THURSDAY’s ANSWER: Congrats to Jim Nowlan and John Fritchey for correctly answering that in 1950, the Saturday Evening Post described the Shelton brothers gang, known for bootlegging, as “America’s Bloodiest Gang.”

TODAY’s QUESTION: Who was the state representative who devised a plan to change the design of a proposed expressway to protect a church? Email to [email protected] (Points for those who can include the names of the expressway and church.)

Today: Ald. Silvana Tabares, North Chicago Mayor Leon Rockingham, Cook County Circuit Court Judge Rosa Silva, Cicero Township Committeeperson Blanca Vargas, Illinois Commerce Commission adviser Bryant Hitchings, Val Deming finance chair Alex Milofsky, and businessman and first brother to the governor Tony Pritzker.

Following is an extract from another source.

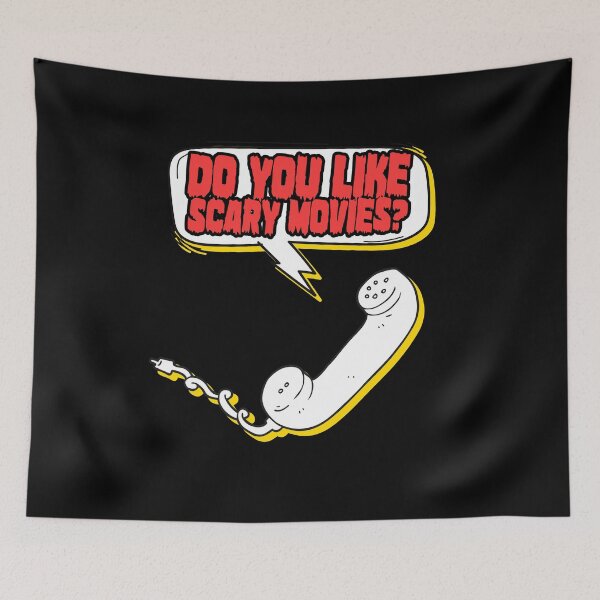 Item preview, Do you like scary movies? designed and sold by The Cosmic Turtle.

Saturday: State Rep. Kathleen Willis, former Congressman Mel Reynolds, Catholic Charities’ Strategic Initiatives director Matthew McCabe, and business networker George Bliss.

Sunday: Retired Circuit Court Judge Shelli Hayes, Jasculca Terman public affairs’ Jim Terman, Strategia Consulting’s Matthew Serafin, and former University Park Mayor Vivian Covington.

And Rob Rose, former directory of the Cook County Land Bank Authority, who celebrated yesterday.